Music Reviews Morrissey
Morrissey – You Are The Quarry

Unless you’re a sullen suburban teen of a very particular stripe, or one of his unshakeable Latino fans, you gave up on Morrissey ages ago. You sold back your copy of 1995’s Southpaw Grammar faster than R.E.M.’s Monster, and didn’t even sample its 1997 follow-up, Maladjusted. But during his seven-year silence, you’ve missed the old codger. The more he ignores you, the closer you get to him. Alone at night, you pop on Viva Hate or Vauxhall And I, sighing quietly, “Wherefore art thou, Steven Patrick Morrissey?”

Sound familiar? Then you, my friend, You Are The Quarry.

When last we encountered the former Smiths singer, his prospects looked grim. In late 1996, a British judge had ruled against him, to the tune of £1.25 million, in a case filed by Smiths drummer Mike Joyce, seeking performance royalties. The failure of Maladjusted left him sans record contract. He fled England, first for Ireland, and then the seclusion of the Hollywood hills, emerging only to tour infrequently.

But few have ever wrought such poetry from their misfortunes, real or perceived, as Morrissey. Thus, at 45, he rebounds from this bleak period with one of the strongest albums of his 22-year career. As he declares at one point, “I’ve had my face dragged in fifteen miles of shit, and I do not, and I do not, and I do not like it,” reiterating the phrase like a demented Dr. Seuss character, or an angry dog violently shaking a toy between its clenched teeth.

The disc opens with a powerful one-two combination. On “America Is Not The World,” he laments the shortcomings of his adopted home, “where the President is never black, female, or gay,” which, despite its tremendous appetites and ego, has won his adoration.

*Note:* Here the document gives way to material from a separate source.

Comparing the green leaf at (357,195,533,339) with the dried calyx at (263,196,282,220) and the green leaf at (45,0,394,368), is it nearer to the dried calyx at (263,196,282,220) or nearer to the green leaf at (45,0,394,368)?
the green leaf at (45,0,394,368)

Next up is the lead single, the equally uncompromising “Irish Blood, English Heart”: “I’ve been dreaming of a time when to be English is not to be baneful / To be standing by the flag not feeling shameful / Racist or partial.” While the mood of the former—set by producer Jerry Finn (Blink-182) and a band featuring longtime guitarists Boz Boorer and Alain Whyte—is expansive and dramatic, the latter gallops along like a classic U2 barnstormer, Morrissey’s delivery seductive, yet simmering with rage.

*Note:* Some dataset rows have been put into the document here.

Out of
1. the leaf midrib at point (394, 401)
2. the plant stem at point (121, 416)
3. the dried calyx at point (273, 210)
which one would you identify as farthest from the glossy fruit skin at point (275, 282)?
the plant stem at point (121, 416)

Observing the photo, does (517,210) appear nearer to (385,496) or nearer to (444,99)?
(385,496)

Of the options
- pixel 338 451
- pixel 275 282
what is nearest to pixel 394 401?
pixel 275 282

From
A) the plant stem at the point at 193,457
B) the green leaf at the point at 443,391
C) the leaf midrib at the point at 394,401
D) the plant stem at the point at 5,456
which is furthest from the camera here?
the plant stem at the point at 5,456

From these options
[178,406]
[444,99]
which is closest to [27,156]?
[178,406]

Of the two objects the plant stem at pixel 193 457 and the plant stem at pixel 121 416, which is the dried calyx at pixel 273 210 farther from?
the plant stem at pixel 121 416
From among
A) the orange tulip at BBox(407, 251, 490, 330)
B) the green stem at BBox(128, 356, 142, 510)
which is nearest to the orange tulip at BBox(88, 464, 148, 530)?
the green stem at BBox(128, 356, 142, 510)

The next 10 cuts are almost uniformly as strong. The rousing “The First of the Gang to Die” suggests “The Last of the Famous International Playboys” after a few visits to the gym; “I Have Forgiven Jesus” should ring familiar to any individual who ever had to reconcile an incongruous lifestyle choice with a strict religious upbringing. The 47-minute set finds the singer in top form, floating into a falsetto that rivals Sparks’ Russell Mael on the plaintive “Come Back To Camden.”

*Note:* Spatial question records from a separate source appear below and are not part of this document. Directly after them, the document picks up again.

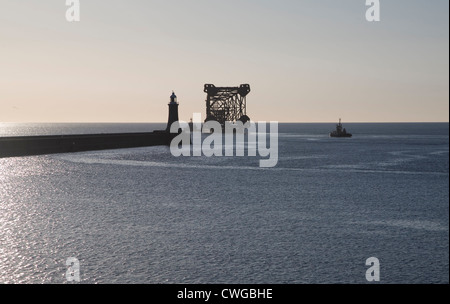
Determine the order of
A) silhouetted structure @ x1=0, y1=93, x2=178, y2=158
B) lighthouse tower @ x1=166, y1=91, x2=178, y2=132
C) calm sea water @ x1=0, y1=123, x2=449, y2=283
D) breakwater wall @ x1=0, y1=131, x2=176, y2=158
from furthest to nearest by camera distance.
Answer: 1. lighthouse tower @ x1=166, y1=91, x2=178, y2=132
2. silhouetted structure @ x1=0, y1=93, x2=178, y2=158
3. breakwater wall @ x1=0, y1=131, x2=176, y2=158
4. calm sea water @ x1=0, y1=123, x2=449, y2=283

You Are The Quarry isn’t perfect … just damn close. A couple poor-pitiful-me numbers could have been relegated to B-sides, and “Let Me Kiss You” is clunky in lyrical cadence and arrangement. Regardless, if initial sales figures are any indication (the album entered the U.S. charts at #11, the highest of any record in his career), “the good days, of the gold discs” that he skewers on the closing “You Know I Couldn’t Last” are back again—and well earned, at that.